(Data excerpts)
═══

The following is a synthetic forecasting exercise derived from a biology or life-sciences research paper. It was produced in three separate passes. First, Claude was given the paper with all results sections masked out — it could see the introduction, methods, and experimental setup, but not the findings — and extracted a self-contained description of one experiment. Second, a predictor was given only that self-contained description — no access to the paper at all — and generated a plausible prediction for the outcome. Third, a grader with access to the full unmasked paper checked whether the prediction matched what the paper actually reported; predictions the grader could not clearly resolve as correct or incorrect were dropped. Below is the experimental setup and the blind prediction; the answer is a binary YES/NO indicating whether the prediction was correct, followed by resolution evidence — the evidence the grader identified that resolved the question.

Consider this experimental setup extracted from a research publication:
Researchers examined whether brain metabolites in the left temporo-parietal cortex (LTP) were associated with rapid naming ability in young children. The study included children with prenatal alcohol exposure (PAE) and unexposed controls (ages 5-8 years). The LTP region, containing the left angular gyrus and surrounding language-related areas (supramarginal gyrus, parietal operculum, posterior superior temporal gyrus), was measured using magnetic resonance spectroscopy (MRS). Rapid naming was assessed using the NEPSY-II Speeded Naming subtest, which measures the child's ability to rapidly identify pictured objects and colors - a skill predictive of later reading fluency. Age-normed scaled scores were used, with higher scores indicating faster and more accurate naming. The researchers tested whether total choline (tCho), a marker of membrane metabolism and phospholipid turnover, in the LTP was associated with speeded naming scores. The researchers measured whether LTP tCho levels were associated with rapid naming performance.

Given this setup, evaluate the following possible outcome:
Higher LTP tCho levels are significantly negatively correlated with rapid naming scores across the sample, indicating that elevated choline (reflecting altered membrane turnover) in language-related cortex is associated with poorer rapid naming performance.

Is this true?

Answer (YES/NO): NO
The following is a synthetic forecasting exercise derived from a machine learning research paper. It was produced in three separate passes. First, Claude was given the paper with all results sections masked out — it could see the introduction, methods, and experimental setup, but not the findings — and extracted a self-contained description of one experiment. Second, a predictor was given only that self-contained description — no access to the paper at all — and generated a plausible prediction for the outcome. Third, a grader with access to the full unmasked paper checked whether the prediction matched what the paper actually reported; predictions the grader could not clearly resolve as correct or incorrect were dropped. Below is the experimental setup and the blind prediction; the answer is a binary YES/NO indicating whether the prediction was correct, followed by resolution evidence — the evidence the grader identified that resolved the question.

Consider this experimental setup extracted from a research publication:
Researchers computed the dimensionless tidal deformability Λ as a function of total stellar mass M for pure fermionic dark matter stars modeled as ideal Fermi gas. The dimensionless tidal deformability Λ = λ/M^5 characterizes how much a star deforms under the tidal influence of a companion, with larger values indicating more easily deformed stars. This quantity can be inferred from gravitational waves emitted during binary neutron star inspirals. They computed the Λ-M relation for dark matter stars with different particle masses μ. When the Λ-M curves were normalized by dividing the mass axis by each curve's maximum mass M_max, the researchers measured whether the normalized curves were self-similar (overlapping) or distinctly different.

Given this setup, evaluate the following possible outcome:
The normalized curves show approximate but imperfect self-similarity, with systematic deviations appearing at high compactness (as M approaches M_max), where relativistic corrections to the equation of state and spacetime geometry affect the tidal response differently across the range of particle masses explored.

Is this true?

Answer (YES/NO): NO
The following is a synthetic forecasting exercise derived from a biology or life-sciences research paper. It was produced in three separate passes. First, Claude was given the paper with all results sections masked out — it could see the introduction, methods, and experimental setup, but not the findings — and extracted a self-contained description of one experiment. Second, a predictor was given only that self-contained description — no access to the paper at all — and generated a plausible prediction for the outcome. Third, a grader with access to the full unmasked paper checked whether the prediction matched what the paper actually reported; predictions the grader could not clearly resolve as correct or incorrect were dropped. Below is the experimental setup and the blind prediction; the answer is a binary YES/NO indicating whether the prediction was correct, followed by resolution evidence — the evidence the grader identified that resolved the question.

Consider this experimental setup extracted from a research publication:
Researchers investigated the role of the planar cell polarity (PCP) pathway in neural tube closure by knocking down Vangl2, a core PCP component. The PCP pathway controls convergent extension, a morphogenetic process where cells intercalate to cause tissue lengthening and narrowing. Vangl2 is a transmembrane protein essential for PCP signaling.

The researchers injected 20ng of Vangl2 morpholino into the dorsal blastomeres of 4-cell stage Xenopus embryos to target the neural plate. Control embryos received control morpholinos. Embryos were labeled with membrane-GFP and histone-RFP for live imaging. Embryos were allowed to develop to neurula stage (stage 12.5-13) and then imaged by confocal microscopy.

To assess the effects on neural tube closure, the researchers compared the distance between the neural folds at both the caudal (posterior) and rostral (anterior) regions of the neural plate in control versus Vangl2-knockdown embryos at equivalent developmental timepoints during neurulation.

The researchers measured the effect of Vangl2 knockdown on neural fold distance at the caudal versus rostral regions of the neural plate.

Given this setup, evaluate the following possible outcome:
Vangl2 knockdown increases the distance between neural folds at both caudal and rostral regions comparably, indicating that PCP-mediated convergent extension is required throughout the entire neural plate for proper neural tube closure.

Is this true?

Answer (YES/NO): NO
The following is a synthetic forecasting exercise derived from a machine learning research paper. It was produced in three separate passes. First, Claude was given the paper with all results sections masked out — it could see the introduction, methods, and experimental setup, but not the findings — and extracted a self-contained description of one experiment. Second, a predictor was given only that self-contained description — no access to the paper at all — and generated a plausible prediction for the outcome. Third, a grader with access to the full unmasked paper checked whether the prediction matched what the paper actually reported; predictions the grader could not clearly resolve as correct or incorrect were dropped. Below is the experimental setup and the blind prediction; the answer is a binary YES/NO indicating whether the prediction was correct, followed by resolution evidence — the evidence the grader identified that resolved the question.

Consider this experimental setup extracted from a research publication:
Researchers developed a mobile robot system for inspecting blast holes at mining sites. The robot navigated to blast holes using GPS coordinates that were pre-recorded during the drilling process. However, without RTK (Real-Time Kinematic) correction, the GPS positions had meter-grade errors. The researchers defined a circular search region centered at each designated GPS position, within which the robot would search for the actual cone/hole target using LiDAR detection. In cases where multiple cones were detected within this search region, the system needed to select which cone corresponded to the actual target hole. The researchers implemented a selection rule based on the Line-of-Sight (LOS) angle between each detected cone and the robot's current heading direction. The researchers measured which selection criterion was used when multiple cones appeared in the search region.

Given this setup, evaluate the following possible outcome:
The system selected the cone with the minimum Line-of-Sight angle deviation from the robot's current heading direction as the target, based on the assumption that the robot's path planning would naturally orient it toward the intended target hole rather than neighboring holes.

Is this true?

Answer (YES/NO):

═══

**WHAT IS NEEDED:** Reading through the records above, report each line in which the string "both" is found.

**RESPONSE TO THIS EXERCISE:**
To assess the effects on neural tube closure, the researchers compared the distance between the neural folds at both the caudal (posterior) and rostral (anterior) regions of the neural plate in control versus Vangl2-knockdown embryos at equivalent developmental timepoints during neurulation.
Vangl2 knockdown increases the distance between neural folds at both caudal and rostral regions comparably, indicating that PCP-mediated convergent extension is required throughout the entire neural plate for proper neural tube closure.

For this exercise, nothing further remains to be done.